GIVEN TASK>
Retype the stretch of rows below from the very first line through the line that contains "49L42 0H0V95L40 100L84", including both of these lines, and keep every character unchanged.
━━━━━━
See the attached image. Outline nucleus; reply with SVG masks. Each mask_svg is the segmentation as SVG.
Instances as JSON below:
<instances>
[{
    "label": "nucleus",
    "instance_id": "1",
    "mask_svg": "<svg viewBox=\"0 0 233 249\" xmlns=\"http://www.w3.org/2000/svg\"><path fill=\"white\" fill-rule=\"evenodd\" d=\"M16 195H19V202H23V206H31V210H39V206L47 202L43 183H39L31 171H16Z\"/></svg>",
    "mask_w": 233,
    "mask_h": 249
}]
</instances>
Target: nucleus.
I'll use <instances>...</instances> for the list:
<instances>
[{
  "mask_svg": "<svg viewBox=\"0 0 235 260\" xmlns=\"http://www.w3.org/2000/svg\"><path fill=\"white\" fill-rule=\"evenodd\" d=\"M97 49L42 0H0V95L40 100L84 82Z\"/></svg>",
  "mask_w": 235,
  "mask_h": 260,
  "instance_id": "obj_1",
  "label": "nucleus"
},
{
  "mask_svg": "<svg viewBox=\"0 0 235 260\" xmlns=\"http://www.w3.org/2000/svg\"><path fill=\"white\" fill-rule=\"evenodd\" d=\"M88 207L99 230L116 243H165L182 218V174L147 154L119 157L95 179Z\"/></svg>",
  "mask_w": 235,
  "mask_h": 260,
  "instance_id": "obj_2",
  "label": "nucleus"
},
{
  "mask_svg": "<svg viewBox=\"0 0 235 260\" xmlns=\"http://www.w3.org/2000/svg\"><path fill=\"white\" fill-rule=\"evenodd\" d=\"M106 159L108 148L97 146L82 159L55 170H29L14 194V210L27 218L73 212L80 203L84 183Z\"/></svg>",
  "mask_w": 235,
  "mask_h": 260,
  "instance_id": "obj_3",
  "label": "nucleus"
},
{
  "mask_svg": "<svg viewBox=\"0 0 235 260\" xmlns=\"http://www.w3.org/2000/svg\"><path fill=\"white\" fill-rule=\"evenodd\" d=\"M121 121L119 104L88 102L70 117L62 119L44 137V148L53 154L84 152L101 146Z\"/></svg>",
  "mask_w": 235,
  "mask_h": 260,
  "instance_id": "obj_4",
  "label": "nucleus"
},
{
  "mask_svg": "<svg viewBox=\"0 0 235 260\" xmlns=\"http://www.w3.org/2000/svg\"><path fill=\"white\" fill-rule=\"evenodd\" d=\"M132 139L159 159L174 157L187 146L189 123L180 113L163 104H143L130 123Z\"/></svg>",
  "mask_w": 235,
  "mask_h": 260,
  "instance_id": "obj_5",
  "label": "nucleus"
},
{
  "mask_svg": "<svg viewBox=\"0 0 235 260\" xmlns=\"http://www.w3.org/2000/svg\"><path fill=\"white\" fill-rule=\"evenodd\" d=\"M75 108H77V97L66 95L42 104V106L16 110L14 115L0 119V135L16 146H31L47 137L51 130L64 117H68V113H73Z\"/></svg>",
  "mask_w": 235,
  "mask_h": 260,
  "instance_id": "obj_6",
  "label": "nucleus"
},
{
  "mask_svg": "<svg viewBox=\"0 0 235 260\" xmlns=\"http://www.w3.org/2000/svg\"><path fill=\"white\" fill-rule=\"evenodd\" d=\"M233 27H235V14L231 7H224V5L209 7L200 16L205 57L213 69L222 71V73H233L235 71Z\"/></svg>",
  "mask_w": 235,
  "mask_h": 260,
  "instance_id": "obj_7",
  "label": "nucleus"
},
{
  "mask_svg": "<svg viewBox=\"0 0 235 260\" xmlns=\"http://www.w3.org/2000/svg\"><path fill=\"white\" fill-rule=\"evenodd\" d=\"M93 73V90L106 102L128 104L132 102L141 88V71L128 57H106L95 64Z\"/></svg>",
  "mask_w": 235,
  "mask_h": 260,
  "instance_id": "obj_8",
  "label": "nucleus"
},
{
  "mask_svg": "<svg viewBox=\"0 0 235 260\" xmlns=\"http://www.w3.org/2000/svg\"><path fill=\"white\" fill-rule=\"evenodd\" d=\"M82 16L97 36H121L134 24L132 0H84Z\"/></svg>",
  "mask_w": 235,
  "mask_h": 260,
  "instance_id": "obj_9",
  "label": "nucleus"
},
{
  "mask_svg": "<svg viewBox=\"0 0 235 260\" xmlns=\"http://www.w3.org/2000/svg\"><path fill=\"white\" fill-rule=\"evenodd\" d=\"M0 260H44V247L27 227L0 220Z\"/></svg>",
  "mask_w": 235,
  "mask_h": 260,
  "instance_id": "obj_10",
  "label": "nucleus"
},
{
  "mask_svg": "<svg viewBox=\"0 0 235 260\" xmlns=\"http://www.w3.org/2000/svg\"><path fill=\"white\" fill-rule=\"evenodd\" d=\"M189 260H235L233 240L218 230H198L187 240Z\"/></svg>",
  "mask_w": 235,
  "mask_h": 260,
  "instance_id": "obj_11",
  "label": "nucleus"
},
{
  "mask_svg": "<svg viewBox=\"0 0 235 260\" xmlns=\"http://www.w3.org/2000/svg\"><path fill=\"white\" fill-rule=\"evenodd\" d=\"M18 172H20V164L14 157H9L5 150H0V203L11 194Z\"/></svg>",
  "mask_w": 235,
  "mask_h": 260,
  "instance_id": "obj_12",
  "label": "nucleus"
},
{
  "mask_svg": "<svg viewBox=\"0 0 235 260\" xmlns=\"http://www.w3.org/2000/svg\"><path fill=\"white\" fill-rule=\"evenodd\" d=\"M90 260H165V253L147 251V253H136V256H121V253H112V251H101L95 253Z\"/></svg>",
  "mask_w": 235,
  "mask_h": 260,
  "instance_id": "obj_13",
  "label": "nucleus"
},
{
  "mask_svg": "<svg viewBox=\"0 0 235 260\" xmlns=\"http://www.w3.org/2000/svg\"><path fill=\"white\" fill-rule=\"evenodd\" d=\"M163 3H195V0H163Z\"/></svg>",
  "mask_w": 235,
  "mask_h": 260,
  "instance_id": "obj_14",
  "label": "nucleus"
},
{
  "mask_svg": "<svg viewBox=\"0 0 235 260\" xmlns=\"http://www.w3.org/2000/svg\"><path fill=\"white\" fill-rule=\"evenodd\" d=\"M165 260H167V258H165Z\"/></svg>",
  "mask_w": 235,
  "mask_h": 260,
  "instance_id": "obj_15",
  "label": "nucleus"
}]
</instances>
━━━━━━
SOLUTION BELOW>
See the attached image. Outline nucleus; reply with SVG masks. Each mask_svg is the segmentation as SVG.
Instances as JSON below:
<instances>
[{
    "label": "nucleus",
    "instance_id": "1",
    "mask_svg": "<svg viewBox=\"0 0 233 249\" xmlns=\"http://www.w3.org/2000/svg\"><path fill=\"white\" fill-rule=\"evenodd\" d=\"M16 195H19V202H23V206H31V210H39V206L47 202L43 183H39L31 171H16Z\"/></svg>",
    "mask_w": 233,
    "mask_h": 249
}]
</instances>
Target: nucleus.
I'll use <instances>...</instances> for the list:
<instances>
[{
  "mask_svg": "<svg viewBox=\"0 0 235 260\" xmlns=\"http://www.w3.org/2000/svg\"><path fill=\"white\" fill-rule=\"evenodd\" d=\"M97 49L42 0H0V95L40 100L84 82Z\"/></svg>",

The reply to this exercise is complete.